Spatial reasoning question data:
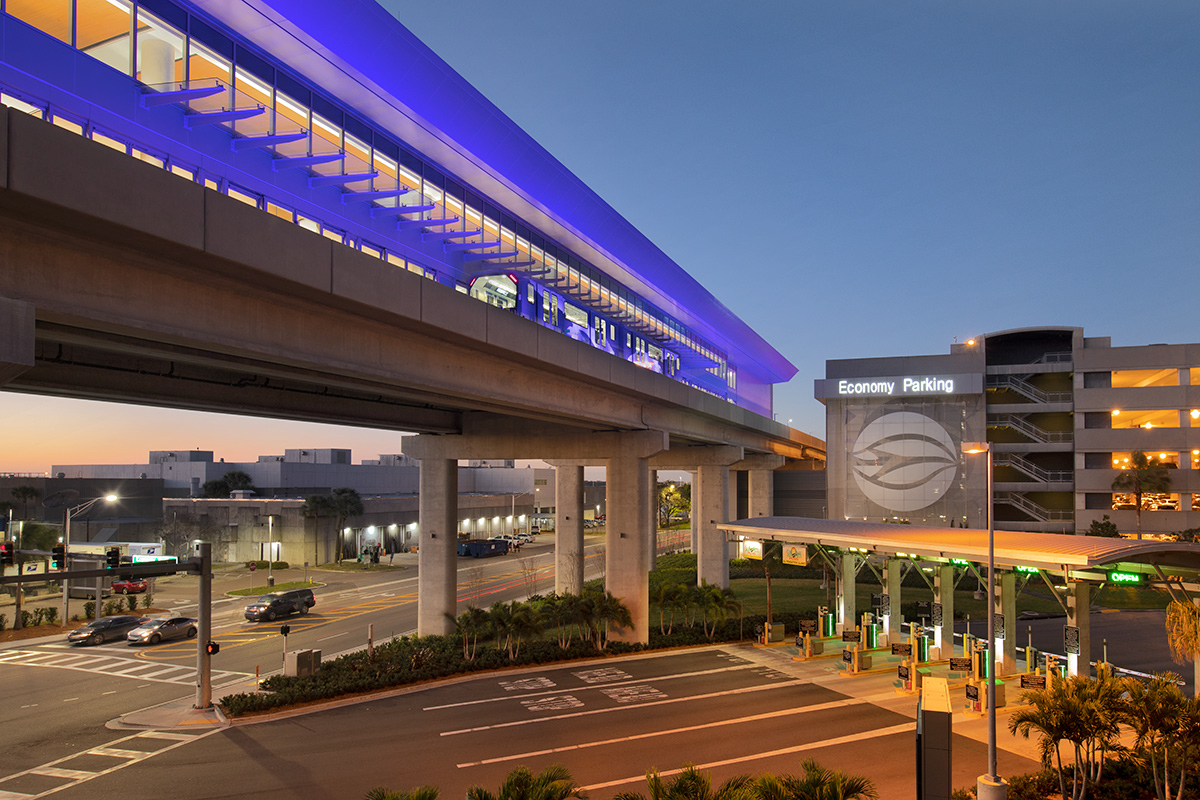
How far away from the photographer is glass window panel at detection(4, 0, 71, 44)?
1515cm

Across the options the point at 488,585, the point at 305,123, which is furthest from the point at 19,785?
the point at 488,585

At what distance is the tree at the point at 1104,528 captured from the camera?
5566 centimetres

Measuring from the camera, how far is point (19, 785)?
1619 cm

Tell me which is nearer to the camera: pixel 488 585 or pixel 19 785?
pixel 19 785

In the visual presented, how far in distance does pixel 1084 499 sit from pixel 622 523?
1843 inches

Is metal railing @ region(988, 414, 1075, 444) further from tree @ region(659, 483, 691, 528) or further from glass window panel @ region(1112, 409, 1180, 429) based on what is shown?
tree @ region(659, 483, 691, 528)

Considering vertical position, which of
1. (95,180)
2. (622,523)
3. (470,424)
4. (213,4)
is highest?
(213,4)

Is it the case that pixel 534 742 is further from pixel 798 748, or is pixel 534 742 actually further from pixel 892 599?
pixel 892 599

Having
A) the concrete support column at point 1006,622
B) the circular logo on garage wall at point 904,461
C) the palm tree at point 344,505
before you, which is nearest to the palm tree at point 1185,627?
the concrete support column at point 1006,622

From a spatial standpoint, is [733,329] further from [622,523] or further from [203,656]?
[203,656]

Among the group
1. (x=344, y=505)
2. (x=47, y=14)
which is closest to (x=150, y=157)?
(x=47, y=14)

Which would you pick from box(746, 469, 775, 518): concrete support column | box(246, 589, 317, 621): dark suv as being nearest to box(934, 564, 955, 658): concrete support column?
box(246, 589, 317, 621): dark suv

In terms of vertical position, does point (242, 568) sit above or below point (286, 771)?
below

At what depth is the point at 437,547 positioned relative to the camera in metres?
33.9
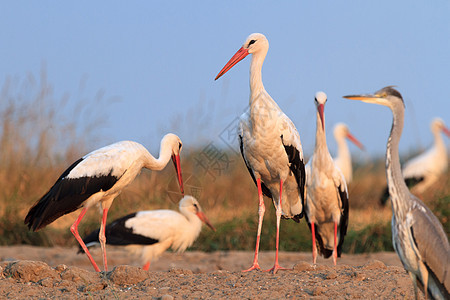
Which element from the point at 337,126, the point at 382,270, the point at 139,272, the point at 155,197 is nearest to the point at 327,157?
the point at 382,270

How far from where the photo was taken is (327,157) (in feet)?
21.5

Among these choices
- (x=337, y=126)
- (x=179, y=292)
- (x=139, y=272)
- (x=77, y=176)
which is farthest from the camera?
(x=337, y=126)

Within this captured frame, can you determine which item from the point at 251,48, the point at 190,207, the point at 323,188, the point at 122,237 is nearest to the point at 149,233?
the point at 122,237

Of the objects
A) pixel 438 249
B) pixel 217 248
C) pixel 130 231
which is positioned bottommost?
pixel 217 248

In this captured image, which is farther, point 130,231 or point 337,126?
point 337,126

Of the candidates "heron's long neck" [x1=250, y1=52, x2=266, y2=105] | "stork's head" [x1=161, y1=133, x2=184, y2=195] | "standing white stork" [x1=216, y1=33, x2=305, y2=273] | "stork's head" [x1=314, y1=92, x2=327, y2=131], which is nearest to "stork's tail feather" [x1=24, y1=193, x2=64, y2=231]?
"stork's head" [x1=161, y1=133, x2=184, y2=195]

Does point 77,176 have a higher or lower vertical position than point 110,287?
higher

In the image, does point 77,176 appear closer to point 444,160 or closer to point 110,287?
point 110,287

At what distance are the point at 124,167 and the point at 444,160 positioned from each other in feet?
27.7

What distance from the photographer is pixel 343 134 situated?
9.95 m

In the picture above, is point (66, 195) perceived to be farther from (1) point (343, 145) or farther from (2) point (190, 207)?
(1) point (343, 145)

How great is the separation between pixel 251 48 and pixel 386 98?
8.64 ft

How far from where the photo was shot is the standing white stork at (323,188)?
6.53 metres

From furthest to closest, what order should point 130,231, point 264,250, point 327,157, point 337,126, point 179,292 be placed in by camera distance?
1. point 337,126
2. point 264,250
3. point 130,231
4. point 327,157
5. point 179,292
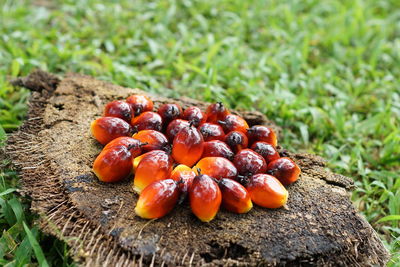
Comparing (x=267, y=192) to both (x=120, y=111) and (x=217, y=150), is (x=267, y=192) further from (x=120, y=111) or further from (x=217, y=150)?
(x=120, y=111)

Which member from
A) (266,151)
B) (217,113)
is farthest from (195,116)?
(266,151)

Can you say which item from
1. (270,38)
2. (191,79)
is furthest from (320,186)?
(270,38)

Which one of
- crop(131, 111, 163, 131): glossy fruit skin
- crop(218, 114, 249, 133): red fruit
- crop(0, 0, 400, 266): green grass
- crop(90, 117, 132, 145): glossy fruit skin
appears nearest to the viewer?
crop(90, 117, 132, 145): glossy fruit skin

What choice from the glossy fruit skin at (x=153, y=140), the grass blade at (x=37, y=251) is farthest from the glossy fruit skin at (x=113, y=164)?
the grass blade at (x=37, y=251)

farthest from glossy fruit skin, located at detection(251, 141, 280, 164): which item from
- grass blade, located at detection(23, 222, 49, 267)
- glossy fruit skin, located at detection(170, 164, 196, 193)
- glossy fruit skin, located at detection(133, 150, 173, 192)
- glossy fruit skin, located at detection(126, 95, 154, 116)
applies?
grass blade, located at detection(23, 222, 49, 267)

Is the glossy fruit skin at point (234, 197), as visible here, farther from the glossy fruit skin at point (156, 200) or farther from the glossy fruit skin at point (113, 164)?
the glossy fruit skin at point (113, 164)

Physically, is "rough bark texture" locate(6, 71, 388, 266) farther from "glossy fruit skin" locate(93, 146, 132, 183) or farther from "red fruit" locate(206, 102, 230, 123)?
"red fruit" locate(206, 102, 230, 123)
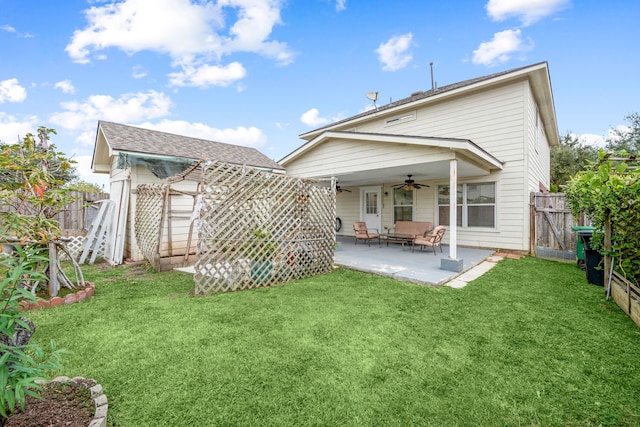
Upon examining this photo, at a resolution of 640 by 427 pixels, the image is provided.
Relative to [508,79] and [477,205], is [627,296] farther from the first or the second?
[508,79]

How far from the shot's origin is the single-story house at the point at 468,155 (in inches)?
279

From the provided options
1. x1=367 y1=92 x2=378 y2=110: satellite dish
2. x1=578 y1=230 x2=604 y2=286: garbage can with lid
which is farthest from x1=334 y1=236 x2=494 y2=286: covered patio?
x1=367 y1=92 x2=378 y2=110: satellite dish

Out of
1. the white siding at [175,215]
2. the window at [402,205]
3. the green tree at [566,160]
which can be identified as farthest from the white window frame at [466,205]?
the green tree at [566,160]

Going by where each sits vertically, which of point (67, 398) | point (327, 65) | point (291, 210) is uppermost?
point (327, 65)

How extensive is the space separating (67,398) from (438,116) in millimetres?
10919

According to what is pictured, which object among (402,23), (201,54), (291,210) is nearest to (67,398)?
(291,210)

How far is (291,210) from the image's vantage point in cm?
550

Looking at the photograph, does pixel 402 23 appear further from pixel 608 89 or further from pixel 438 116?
pixel 608 89

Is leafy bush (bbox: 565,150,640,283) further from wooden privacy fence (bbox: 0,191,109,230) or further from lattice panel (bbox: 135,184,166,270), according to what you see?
wooden privacy fence (bbox: 0,191,109,230)

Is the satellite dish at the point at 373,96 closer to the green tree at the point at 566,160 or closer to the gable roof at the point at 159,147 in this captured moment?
the gable roof at the point at 159,147

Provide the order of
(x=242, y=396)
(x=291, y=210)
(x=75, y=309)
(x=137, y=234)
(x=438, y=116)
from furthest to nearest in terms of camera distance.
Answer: (x=438, y=116)
(x=137, y=234)
(x=291, y=210)
(x=75, y=309)
(x=242, y=396)

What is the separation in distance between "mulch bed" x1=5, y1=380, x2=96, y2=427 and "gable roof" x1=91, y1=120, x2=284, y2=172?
4909 millimetres

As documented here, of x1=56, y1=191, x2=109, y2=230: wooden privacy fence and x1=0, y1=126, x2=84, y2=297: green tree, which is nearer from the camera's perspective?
x1=0, y1=126, x2=84, y2=297: green tree

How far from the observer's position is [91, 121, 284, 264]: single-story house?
22.7 feet
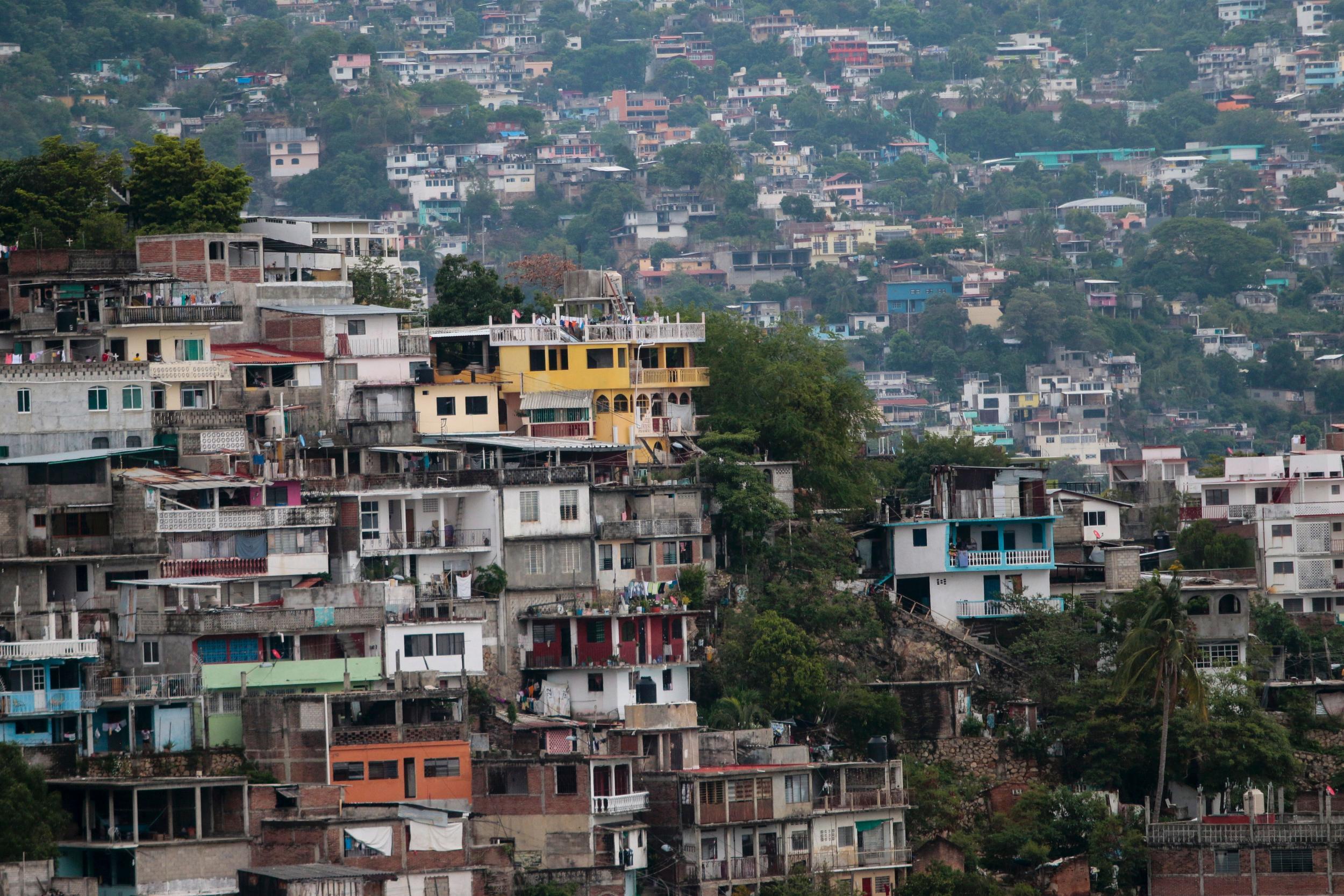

**WHAT IS EXPECTED:** Count the lines above that contain the string "item", and reply with the number alone.

**SOLUTION FOR THIS EXERCISE:** 3